(Directions): Convert every line of the records below into a Markdown table with the columns Row and Line. Give each line its own numbered row and leave out the blank lines.

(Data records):
--------------------
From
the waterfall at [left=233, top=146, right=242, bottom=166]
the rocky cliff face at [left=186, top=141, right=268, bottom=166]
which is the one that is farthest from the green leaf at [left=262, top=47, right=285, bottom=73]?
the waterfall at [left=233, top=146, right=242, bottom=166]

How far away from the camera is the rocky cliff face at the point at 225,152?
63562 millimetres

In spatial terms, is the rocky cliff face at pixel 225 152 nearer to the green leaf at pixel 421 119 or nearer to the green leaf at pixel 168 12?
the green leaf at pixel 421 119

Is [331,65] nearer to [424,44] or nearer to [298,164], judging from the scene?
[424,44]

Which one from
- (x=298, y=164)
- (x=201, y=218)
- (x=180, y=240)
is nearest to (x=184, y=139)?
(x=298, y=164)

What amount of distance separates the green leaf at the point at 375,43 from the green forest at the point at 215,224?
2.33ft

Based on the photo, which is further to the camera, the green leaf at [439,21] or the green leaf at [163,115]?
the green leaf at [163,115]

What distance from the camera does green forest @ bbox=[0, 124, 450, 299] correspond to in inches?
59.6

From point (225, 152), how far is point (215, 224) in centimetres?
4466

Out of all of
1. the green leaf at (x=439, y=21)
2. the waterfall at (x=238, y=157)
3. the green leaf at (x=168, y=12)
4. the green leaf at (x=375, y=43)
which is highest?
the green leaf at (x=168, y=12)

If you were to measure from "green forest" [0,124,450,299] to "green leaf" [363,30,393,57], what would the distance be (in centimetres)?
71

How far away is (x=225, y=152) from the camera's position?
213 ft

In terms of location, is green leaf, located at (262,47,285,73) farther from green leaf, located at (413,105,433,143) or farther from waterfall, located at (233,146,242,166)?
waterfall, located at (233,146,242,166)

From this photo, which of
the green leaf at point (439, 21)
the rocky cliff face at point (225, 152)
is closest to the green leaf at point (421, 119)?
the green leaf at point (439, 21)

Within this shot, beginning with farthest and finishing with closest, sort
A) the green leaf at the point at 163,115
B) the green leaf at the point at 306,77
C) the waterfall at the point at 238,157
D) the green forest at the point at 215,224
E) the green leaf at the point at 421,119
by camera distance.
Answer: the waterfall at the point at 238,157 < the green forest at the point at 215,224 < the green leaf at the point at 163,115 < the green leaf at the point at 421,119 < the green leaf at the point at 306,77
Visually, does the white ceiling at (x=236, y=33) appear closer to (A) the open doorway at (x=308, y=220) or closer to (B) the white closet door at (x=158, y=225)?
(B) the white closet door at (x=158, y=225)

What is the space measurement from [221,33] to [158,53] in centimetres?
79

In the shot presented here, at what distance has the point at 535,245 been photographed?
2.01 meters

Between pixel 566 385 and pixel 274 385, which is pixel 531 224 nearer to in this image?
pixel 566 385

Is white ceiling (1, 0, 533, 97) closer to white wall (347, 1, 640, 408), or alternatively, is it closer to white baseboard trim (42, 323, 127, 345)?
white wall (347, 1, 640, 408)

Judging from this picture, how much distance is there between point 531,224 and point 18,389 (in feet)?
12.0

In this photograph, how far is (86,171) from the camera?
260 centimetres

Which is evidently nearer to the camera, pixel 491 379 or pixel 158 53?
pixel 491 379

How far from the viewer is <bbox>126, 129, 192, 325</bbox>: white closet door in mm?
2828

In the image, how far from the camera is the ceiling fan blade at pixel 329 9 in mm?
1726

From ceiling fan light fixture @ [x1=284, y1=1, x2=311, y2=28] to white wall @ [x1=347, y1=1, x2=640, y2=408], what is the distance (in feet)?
--------------------
(Solution to the problem):
| Row | Line |
|---|---|
| 1 | From |
| 2 | the waterfall at [left=233, top=146, right=242, bottom=166] |
| 3 | the rocky cliff face at [left=186, top=141, right=268, bottom=166] |
| 4 | which is the one that is farthest from the green leaf at [left=262, top=47, right=285, bottom=73]? |
| 5 | the waterfall at [left=233, top=146, right=242, bottom=166] |
| 6 | How far away from the camera is the rocky cliff face at the point at 225,152? |
| 7 | 63562 millimetres |
| 8 | In spatial terms, is the rocky cliff face at pixel 225 152 nearer to the green leaf at pixel 421 119 or nearer to the green leaf at pixel 168 12? |
| 9 | the green leaf at pixel 421 119 |
| 10 | Is [331,65] nearer to [424,44] or nearer to [298,164], judging from the scene? |
| 11 | [424,44] |
| 12 | Which one from |
| 13 | - (x=298, y=164) |
| 14 | - (x=201, y=218) |
| 15 | - (x=180, y=240) |
| 16 | is nearest to (x=184, y=139)? |
| 17 | (x=298, y=164) |
| 18 | What amount of distance separates the green leaf at the point at 375,43 from the green forest at the point at 215,224? |
| 19 | 2.33ft |
| 20 | Based on the photo, which is further to the camera, the green leaf at [439,21] or the green leaf at [163,115]? |
| 21 | the green leaf at [163,115] |
| 22 | What distance from the camera does green forest @ bbox=[0, 124, 450, 299] correspond to in inches? |
| 23 | 59.6 |
| 24 | From point (225, 152), how far is point (215, 224) in centimetres? |
| 25 | 4466 |
| 26 | Out of all of |
| 27 | 1. the green leaf at (x=439, y=21) |
| 28 | 2. the waterfall at (x=238, y=157) |
| 29 | 3. the green leaf at (x=168, y=12) |
| 30 | 4. the green leaf at (x=375, y=43) |
| 31 | which is highest? |
| 32 | the green leaf at (x=168, y=12) |
| 33 | If you were to measure from "green forest" [0,124,450,299] to "green leaf" [363,30,393,57], what would the distance be (in centimetres)? |
| 34 | 71 |
| 35 | How far away is (x=225, y=152) from the camera's position? |
| 36 | 213 ft |
| 37 | In terms of location, is green leaf, located at (262,47,285,73) farther from green leaf, located at (413,105,433,143) or farther from waterfall, located at (233,146,242,166)? |
| 38 | waterfall, located at (233,146,242,166) |
| 39 | From this photo, which of |
| 40 | the green leaf at point (439, 21) |
| 41 | the rocky cliff face at point (225, 152) |
| 42 | is closest to the green leaf at point (421, 119)? |
| 43 | the green leaf at point (439, 21) |
| 44 | Within this shot, beginning with farthest and finishing with closest, sort |
| 45 | A) the green leaf at the point at 163,115 |
| 46 | B) the green leaf at the point at 306,77 |
| 47 | C) the waterfall at the point at 238,157 |
| 48 | D) the green forest at the point at 215,224 |
| 49 | E) the green leaf at the point at 421,119 |
| 50 | by camera distance. |
| 51 | Answer: the waterfall at the point at 238,157 < the green forest at the point at 215,224 < the green leaf at the point at 163,115 < the green leaf at the point at 421,119 < the green leaf at the point at 306,77 |
| 52 | Visually, does the white ceiling at (x=236, y=33) appear closer to (A) the open doorway at (x=308, y=220) or closer to (B) the white closet door at (x=158, y=225)? |
| 53 | (B) the white closet door at (x=158, y=225) |
| 54 | What is the space measurement from [221,33] to [158,53] in centimetres? |
| 55 | 79 |
| 56 | In the shot presented here, at what distance has the point at 535,245 been photographed? |
| 57 | 2.01 meters |
| 58 | Between pixel 566 385 and pixel 274 385, which is pixel 531 224 nearer to in this image? |
| 59 | pixel 566 385 |
| 60 | Is white ceiling (1, 0, 533, 97) closer to white wall (347, 1, 640, 408), or alternatively, is it closer to white baseboard trim (42, 323, 127, 345)? |
| 61 | white wall (347, 1, 640, 408) |
| 62 | Judging from this picture, how much distance is there between point 531,224 and point 18,389 (in feet)? |
| 63 | 12.0 |
| 64 | In this photograph, how far is (86,171) from the camera? |
| 65 | 260 centimetres |
| 66 | Which is evidently nearer to the camera, pixel 491 379 or pixel 158 53? |
| 67 | pixel 491 379 |
| 68 | How far from the viewer is <bbox>126, 129, 192, 325</bbox>: white closet door in mm? |
| 69 | 2828 |
| 70 | In the image, how far from the camera is the ceiling fan blade at pixel 329 9 in mm? |
| 71 | 1726 |
| 72 | From ceiling fan light fixture @ [x1=284, y1=1, x2=311, y2=28] to white wall @ [x1=347, y1=1, x2=640, y2=408], what is the distance (in feet)? |